Don't start with a website reprogramming, but with the three target questions. Sit down with your sales team and write down which questions customers actually come with. Choose the three most lucrative niches and phrase them as concrete AI questions. That's the map for everything else and doable in half a day.

Then take on your existing website and build a dedicated, fact-dense page for each target question – or sharpen an existing one. In parallel, check robots.txt, add Schema.org data and unify your company name across Google, manufacturer directories and review portals. This tidying-up costs little and often works faster than new content.

And be patient but consistent. AI visibility isn't a one-off project but a discipline like patch management: regular, documented, measurable. Whoever starts now as an IT service provider has a real head start, because most competitors don't yet take the topic seriously. In two years the question won't be whether your systems house shows up in AI recommendations, but how prominently.

Common questions

Isn't it enough if my systems house ranks well on Google?

No, those are two different worlds. Google shows ten blue links, ChatGPT and Perplexity name three to five names with reasoning. A model draws its recommendation from training data and live-crawled sources, not from your Google ranking. Good SEO helps indirectly, because crawlable, clear content benefits both systems, but it guarantees no AI mention. You additionally need fact-dense niche pages, consistent third-party entries and machine-readable data so the AI can assign and recommend you reliably.

We're a small systems house with ten staff. Do we even stand a chance against the big MSPs?

Yes, especially on specific questions. For "Who does IT for mid-sized businesses?" the big brands win. But for "Who looks after dental practices with CGM software in the Kassel area?", specialisation counts, not size. If you clearly occupy your niche, with concrete references, matching certifications and reviews that confirm exactly this niche, the AI names you more reliably than a generalist. Small providers with a sharp profile are often at an advantage in AI recommendation, because they cover a precise question completely.

Should we allow or block AI crawlers like GPTBot and PerplexityBot in robots.txt?
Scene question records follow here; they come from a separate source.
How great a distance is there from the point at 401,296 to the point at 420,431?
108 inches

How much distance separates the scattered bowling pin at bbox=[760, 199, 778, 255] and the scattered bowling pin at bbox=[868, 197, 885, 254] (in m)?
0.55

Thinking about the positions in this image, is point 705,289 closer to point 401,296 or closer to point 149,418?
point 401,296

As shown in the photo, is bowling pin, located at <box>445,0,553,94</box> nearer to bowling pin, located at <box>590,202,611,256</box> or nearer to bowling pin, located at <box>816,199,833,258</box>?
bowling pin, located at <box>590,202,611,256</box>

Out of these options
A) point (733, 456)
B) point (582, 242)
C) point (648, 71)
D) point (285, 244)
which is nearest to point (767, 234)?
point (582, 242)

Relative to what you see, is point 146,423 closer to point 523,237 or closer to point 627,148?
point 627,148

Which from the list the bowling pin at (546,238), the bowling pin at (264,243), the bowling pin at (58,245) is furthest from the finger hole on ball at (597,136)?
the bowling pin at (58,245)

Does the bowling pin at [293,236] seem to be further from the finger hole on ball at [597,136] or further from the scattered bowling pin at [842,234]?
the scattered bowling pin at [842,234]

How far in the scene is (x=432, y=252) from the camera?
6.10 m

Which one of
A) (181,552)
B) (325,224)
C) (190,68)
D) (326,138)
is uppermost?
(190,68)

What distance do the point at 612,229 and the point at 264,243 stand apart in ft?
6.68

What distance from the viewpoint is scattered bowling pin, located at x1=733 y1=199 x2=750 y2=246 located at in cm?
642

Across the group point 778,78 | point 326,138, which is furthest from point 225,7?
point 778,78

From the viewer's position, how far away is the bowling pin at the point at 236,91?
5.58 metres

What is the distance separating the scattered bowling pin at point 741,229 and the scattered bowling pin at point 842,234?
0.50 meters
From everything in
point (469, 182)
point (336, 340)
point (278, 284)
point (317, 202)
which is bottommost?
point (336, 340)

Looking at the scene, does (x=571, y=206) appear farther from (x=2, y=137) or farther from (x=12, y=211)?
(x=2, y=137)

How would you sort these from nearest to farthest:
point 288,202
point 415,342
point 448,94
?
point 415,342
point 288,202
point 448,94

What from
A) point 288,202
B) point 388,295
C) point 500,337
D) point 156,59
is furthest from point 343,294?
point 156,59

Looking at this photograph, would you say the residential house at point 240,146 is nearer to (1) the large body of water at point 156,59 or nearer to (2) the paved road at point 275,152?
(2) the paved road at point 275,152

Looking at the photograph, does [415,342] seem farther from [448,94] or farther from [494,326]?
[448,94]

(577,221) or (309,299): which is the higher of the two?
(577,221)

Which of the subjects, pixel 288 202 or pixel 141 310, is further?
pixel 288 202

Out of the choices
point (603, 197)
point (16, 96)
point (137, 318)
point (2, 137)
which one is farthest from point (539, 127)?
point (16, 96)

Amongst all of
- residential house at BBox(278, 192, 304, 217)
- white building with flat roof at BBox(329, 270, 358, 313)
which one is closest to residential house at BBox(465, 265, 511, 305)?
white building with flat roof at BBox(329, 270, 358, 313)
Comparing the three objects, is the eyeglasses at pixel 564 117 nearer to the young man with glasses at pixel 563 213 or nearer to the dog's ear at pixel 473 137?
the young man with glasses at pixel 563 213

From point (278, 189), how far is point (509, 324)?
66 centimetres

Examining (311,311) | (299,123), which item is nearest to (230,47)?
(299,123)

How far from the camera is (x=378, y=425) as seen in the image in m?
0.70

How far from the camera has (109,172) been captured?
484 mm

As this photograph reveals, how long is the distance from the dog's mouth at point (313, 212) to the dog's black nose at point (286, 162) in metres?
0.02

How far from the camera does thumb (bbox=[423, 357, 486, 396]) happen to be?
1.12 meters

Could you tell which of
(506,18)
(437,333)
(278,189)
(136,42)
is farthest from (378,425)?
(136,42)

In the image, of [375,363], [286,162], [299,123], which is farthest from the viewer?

For most systems houses that want to win new customers, clearly allow them. If you lock out GPTBot, OAI-SearchBot, PerplexityBot and ClaudeBot, you disappear from these systems' web-search-based answers. That's a pure loss of visibility without any return, as long as you don't publish content worth protecting. Check your robots.txt specifically for these user agents. A deliberate block only makes sense if, for legal or strategic reasons, you don't want to appear in AI answers, which is rarely the case for a sales-oriented IT service provider.